I was actually about to chime in and say the same thing. Hate and love are two manifestations of the same energy, just vibrating at different wavelengths (if you want to visualize it and can't understand the abstract). Both love and hatred involve an intense emotional investment in the entity of interest. The absence of love is apathy.

The question that no one wants to answer or confront is why women respond stronger sexually (regardless of whether they want a long-term relationship or a one time fling) to the dark, "hate" energy than to the much more positive love energy.

Sarge and I don't agree on everything, but he's definitely not off or wrong about this.

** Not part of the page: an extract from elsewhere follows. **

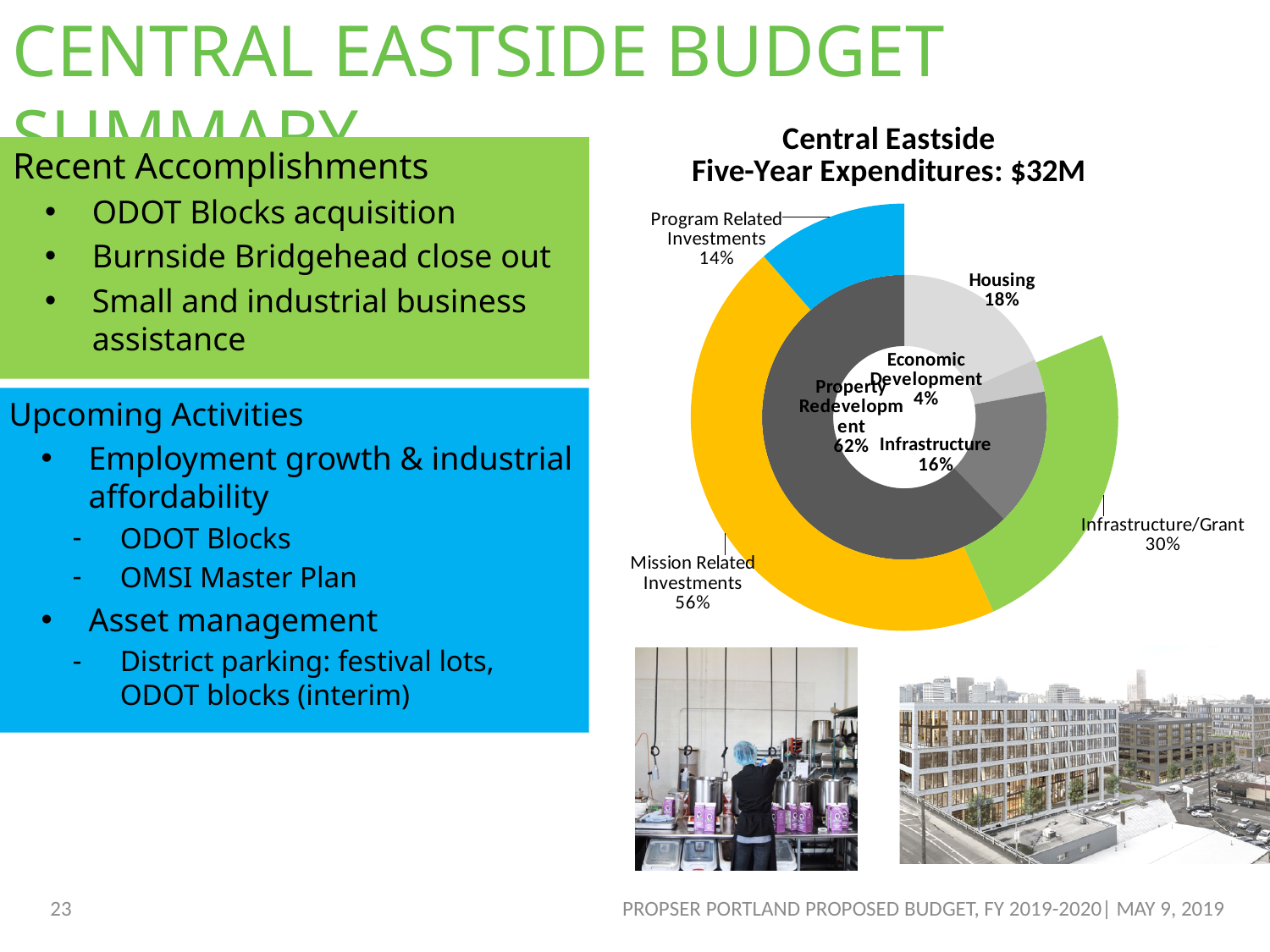
What percentage is shown for Property Redevelopment in the inner ring? 62% What share of the outer ring is Program Related Investments? 14% Which category in the outer ring has the largest share? Mission Related Investments What share of the outer ring is Mission Related Investments? 56% What share of the outer ring is Infrastructure/Grant? 30% What is the difference in percentage points between Infrastructure/Grant and Program Related Investments in the outer ring? 16 What is the title of the chart on the slide? Central Eastside Five-Year Expenditures: $32M What percentage is shown for Housing in the inner ring? 18% What kind of chart is shown on the slide? Doughnut chart Which is larger in the inner ring, Housing or Infrastructure? Housing Which category in the inner ring has the smallest share? Economic Development What percentage is shown for Economic Development in the inner ring? 4%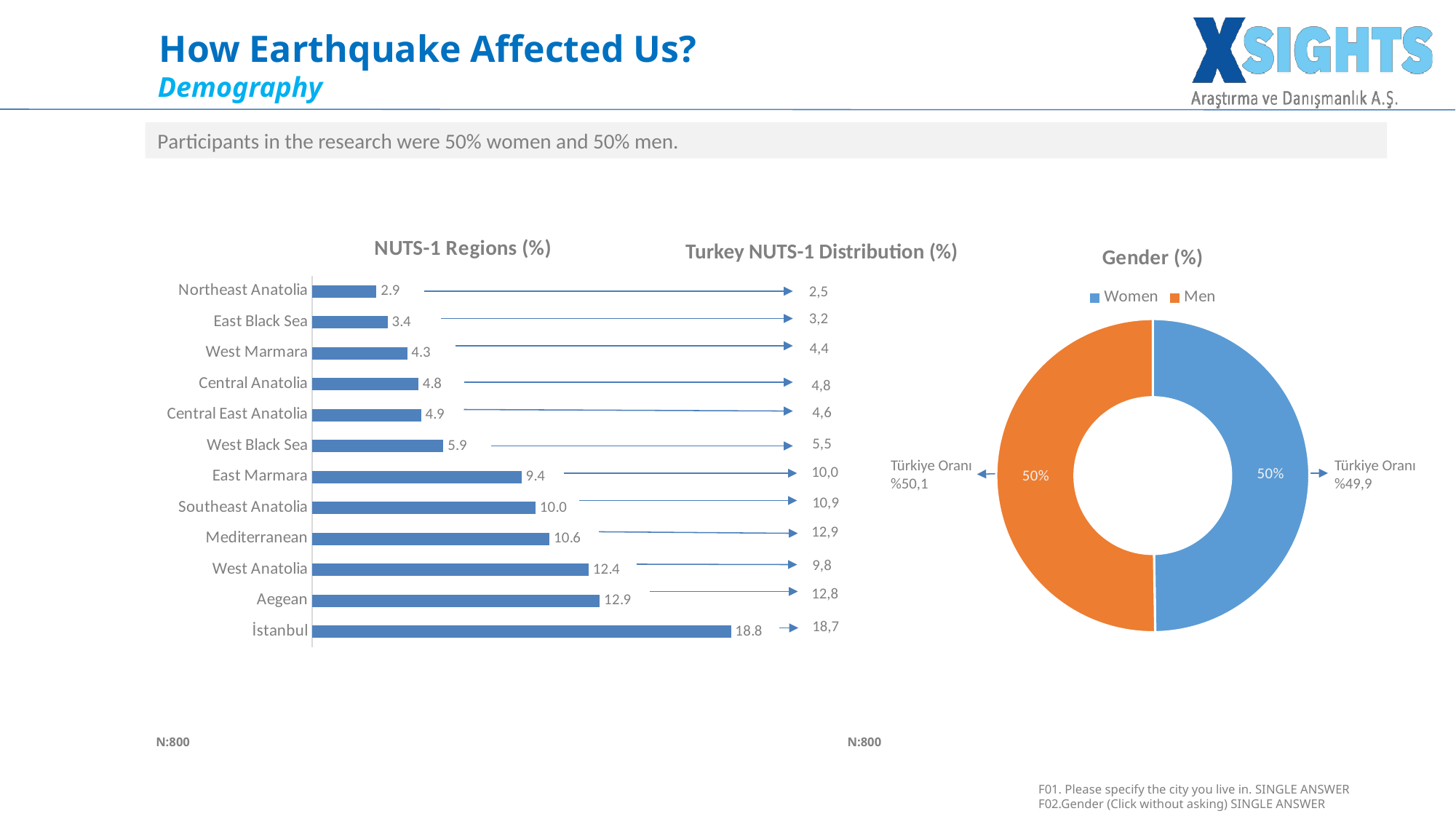
What kind of chart is the NUTS-1 Regions (%) chart? Bar chart What kind of chart is the Gender (%) chart? Doughnut chart In the NUTS-1 Regions (%) chart, what is the value for Mediterranean? 10.6 How many regions are shown in the NUTS-1 Regions (%) chart? 12 In the NUTS-1 Regions (%) chart, which region has the lowest value? Northeast Anatolia How many series does the legend of the Gender (%) chart list? 2 In the Gender (%) chart, what share is shown for Women? 50% In the NUTS-1 Regions (%) chart, what is the difference between the values for İstanbul and Aegean? 5.9 In the Gender (%) chart, which colour represents Men? Orange In the NUTS-1 Regions (%) chart, which region has the highest value? İstanbul In the NUTS-1 Regions (%) chart, which is larger, the value for West Anatolia or the value for East Marmara? West Anatolia In the NUTS-1 Regions (%) chart, what is the value for West Black Sea? 5.9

If you consider that love and hatred are exactly opposite things, and if they actually are the manifestations of the same energy, I think the 2 statements would be equivalent.

But imagine a man speaking and acting with full passion towards something. Wouldn't you say that's an attractive trait? Maybe it's rare to find, and I'm not actually implying that when I ask the question, so just wondering. But it makes sense to me. The thing is, I think hatred is more accessible and easier to generate, whether it's because as a society we've made it so, or because it's the path of the less resistance, I'm not sure.

I think it may be because it shows that, on some level, you care. Indifference (as Duke mentioned) is the worst thing (results-wise) you can "be" towards someone else.

The intensity of hatred shows how much you care, and why I think hatred works better than love is because love is what most people inhabit when trying for approval.